- [ЗАДАНИЯ]
1. Пожалуйста, объясните, почему во фрагменте о внешней торговле прогресс экономики СССР в шестой пятилетке оценивается именно через экспорт.
2. В тексте фрагмента о внешней торговле, начиная с "Нет необходимости доказывать, что" и вплоть до "7 раз (41).", замените "СССР" на "Советского Союза" и приведите получившийся текст.

- [ФРАГМЕНТ ДОКУМЕНТА]
..............................

Нет необходимости доказывать, что внешняя торговля является зеркалом экономики страны. Если оценить прогресс в экономике СССР в шестой пятилетке через призму этого зеркала, то обна­ружится, что доля экспорта машин и оборудования в экспорте на наиболее требовательном рынке несоциалистических стран вырос­ла, в общем объеме их экспорта, с ничтожной величины в 5% в 1955 г. до 17%  в 1960 г., а в абсолютном выражении в 7 раз (41).

..............................

- [ИСХОДНЫЕ ДАННЫЕ]

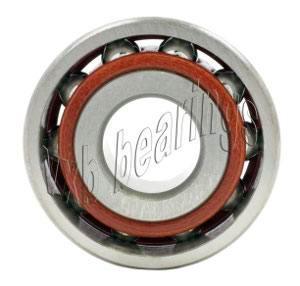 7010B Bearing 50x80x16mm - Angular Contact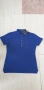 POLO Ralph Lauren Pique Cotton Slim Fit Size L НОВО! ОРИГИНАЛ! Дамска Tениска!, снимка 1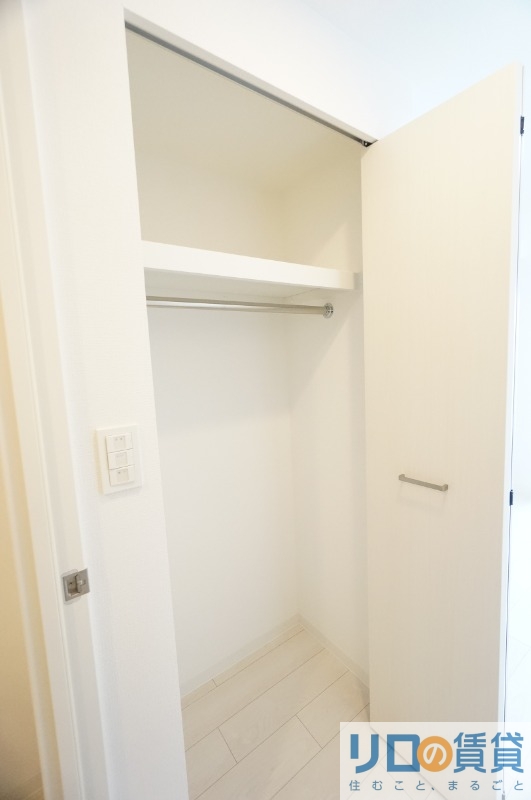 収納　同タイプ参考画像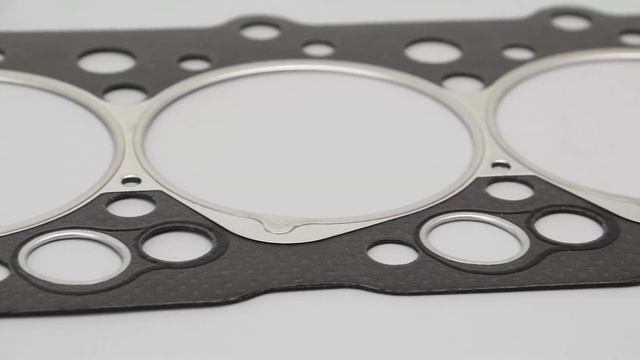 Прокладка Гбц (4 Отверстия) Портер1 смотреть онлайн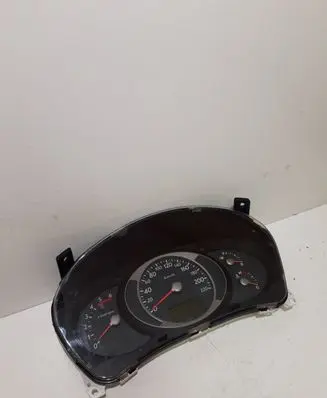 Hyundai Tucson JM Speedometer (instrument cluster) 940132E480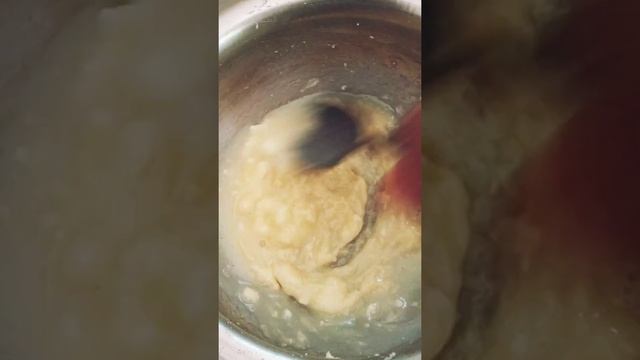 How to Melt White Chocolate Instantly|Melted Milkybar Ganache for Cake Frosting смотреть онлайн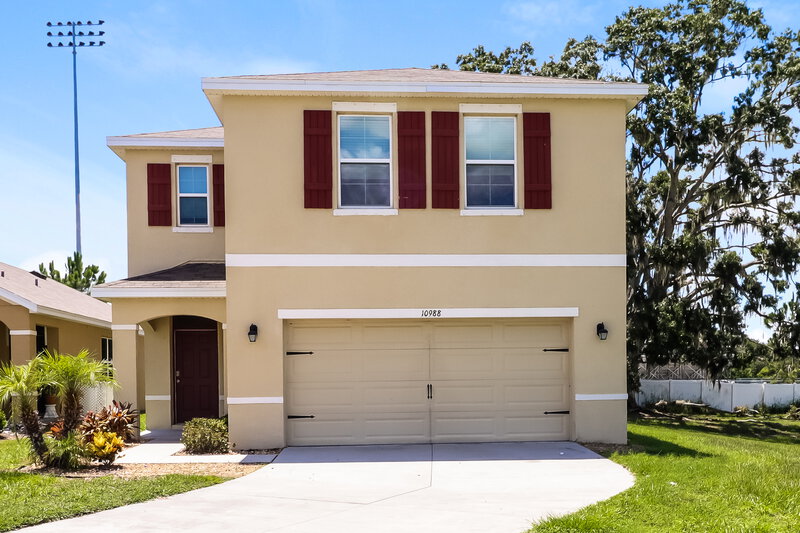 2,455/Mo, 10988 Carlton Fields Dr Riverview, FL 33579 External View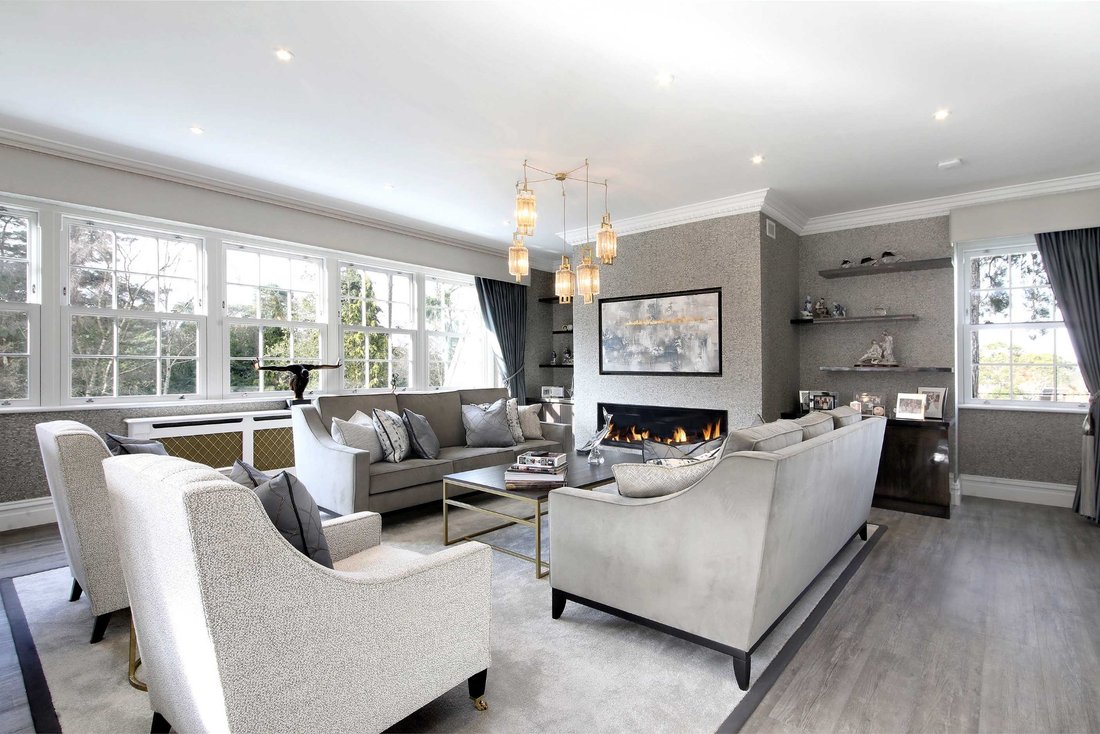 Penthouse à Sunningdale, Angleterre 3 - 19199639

..............................

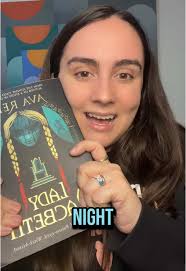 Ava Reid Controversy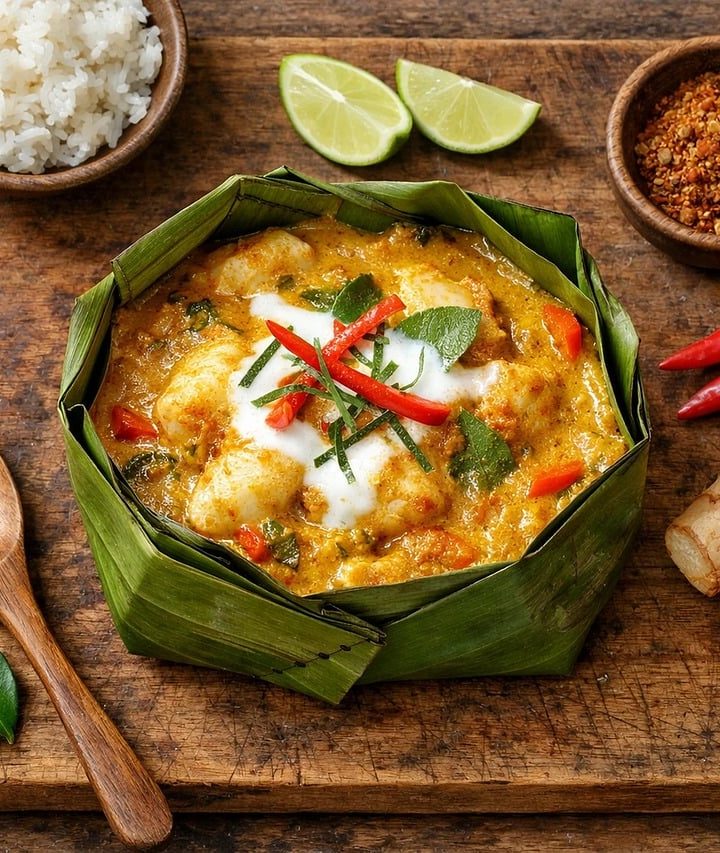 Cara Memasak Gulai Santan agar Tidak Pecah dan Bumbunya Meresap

..............................

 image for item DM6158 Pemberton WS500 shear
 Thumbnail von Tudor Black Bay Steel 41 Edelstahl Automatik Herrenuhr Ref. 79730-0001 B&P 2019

..............................

- [СПИСОК ОТВЕТОВ]
1. Во фрагменте внешняя торговля названа зеркалом экономики страны. Поэтому прогресс советской экономики оценивается «через призму этого зеркала», то есть по росту доли машин и оборудования в экспорте на рынке несоциалистических стран.

2.
Нет необходимости доказывать, что внешняя торговля является зеркалом экономики страны. Если оценить прогресс в экономике Советского Союза в шестой пятилетке через призму этого зеркала, то обна­ружится, что доля экспорта машин и оборудования в экспорте на наиболее требовательном рынке несоциалистических стран вырос­ла, в общем объеме их экспорта, с ничтожной величины в 5% в 1955 г. до 17%  в 1960 г., а в абсолютном выражении в 7 раз (41).